▶ **Document section**:
But seriously, I think she has a lot going for her, and I like her. The mis-identifying color/pattern thing is just a pet peeve of mine, being an Appaloosa person. 
She would be a fun prospect. Good luck!


----------



## westonsma (May 19, 2009)

worth looking at, but by all means, if you're going to event with her, please, PLEASE examine her feet closely! Being a young horse, her feet are still in the developmental stages, and looking at her strides in the pictures, you can tell she lands toe first. Make sure that her toes are rounded ( on the edge instead of < . It affects her breakover, and she will not perform correctly or as well as she could if her feet are done properly. Make sure she has a good tall heel too, that her frog goes 3/4 way across the bottom of her foot. Any less means her toes have been too long, any more she's too upright, and her legs weren't built for H/J or speed events. 

Her head carriage is a little high for my taste, and she also has a long hip. Long hips with a short back can lead to overreaching, so watch her canter and gallop, make sure that she doesn't clack her back toes on her front heels.

Be sure to pull her away from her pasturemates, to where she can't see them, and see how she reacts. If she gets fussy, see how hard it is for you to keep her attention.

Also, before you leave home, put a plastic grocery bag in your back pocket. When you are picking up her feet and fooling with her, make her look at you and whip the bag out, shaking it loudly. Watch her response and the white in her eyes. If she still eyes you when you put the bag away, she's a nervous horse, and one that will need a lot of seasoning.

I bought a 5yr old Off Track Thoroughbred, dead broke, patterned on barrels, registered with three bars on his papers for $250. Keep that in mind, and be sure to offer less than what they're asking to see if they'll come down. The bottom has fallen out of the horse market, and for $1000 at an auction you could have a REALLY NICE horse that's seen it all.

GOOD LUCK!!! Just wanted to offer up some tips to keep in mind when you look... 

Hope this helps!


----------



## 1dog3cats17rodents (Dec 7, 2007)

westonsma said:


> Also, before you leave home, put a plastic grocery bag in your back pocket. When you are picking up her feet and fooling with her, make her look at you and whip the bag out, shaking it loudly. Watch her response and the white in her eyes. If she still eyes you when you put the bag away, she's a nervous horse, and one that will need a lot of seasoning.


If someone did that to my horse for sale I would be very upset, I wouldn't want her to become traumatized about plastic bags. Besides, even the most quiet five year old isn't going to like someone suddenly snapping a plastic bag at them!


----------



## Eastowest (Mar 26, 2009)

_>>>> Watch her response and the white in her eyes._ 

Being appaloosa-colored, it is possible that the whites of her eyes will show ALL the time-- its an Appaloosa color/characteristic trait to have white sclera surrounding the colored iris of the eye, and some Appaloosas have very prominent white sclera and always look a little "surprised"....so don' be alarmed by it.

▶ **Dataset content**:

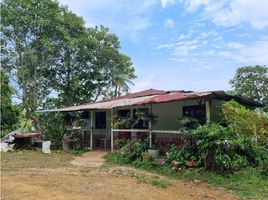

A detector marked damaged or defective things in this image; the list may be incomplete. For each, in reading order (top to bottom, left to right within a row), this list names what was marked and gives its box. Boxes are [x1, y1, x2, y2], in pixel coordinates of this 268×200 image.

rusty metal roof [41, 88, 262, 111]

▶ **Set problem A**:
List every username that heads a post in the horse-buying forum thread, along with the date shown beside it.
▶ **Set problem B**:
Please carry on the horse-buying forum thread from the point where it stops.
The material has no connection to the horse-buying forum thread.

▶ **Answer A**:
- westonsma (May 19, 2009)
- 1dog3cats17rodents (Dec 7, 2007)
- Eastowest (Mar 26, 2009)

▶ **Answer B**:
----------



## Chuckface (Apr 25, 2009)

shes cute, and I think worth a look. 8)


----------



## gabrielstriumph (Mar 15, 2009)

Oh my lord, that's the most ridiculous thing I've ever heard! The whole thing about the plastic bag. 
First of all, this horse doesn't know her and second of all, I think any horse would be slightly afriad if not quite spooked by a plastic bag whipping out around their feet. That is a stupid idea.


----------



## reining girl (Jan 30, 2009)

i think she is worth it, for certain. I dont like the appys either but she aint bad, especially for the price. DO NOT DO THE PLASTIC BAG THING!! that is somethign you do if you BUY the horse, not to someones horse you dont even know, that is asking for trouble. she is nice i would take her.


----------



## Twilight Arabians (Dec 14, 2008)

thanks guys!!! i would NEVER EVER do anything like that to someone else's horse... I know if i was a horse and someone i didnt know started shaking a bag at me i would freak out, i do plan on taking her for a trail ride if they will let me. Now if she's like OMG at every little thing we see then i wont get her. I dont mind a horse that spooks at some things as long as they dont bolt and are willing to walk up an sniff it and get over it. If i was a horse owner and some pulled out a bag and did that to my horse i would be ****ed, plus i know he would flip out (he was abused). I think im going to have her send me some more pictures before i go look at her, the pictures she sent are all over 2 years old and with such a young horse stuff can change. She's 2 hours away so i dont want to waste the gas unless i know pretty much for sure.


----------



## JustDressageIt (Oct 4, 2007)

Oh dear lord - RE: the PLASTIC BAG - if a potential buyer did that to my horse, I would promptly escort them off my property. There are much, MUCH better ways to test a horse's nervousness. Especially a young horse. Good way to scare the pants off them though. 
Most horses will react to a person violently whipping out a plastic bag and shaking it at the horse; I know mine would, and he's pretty calm!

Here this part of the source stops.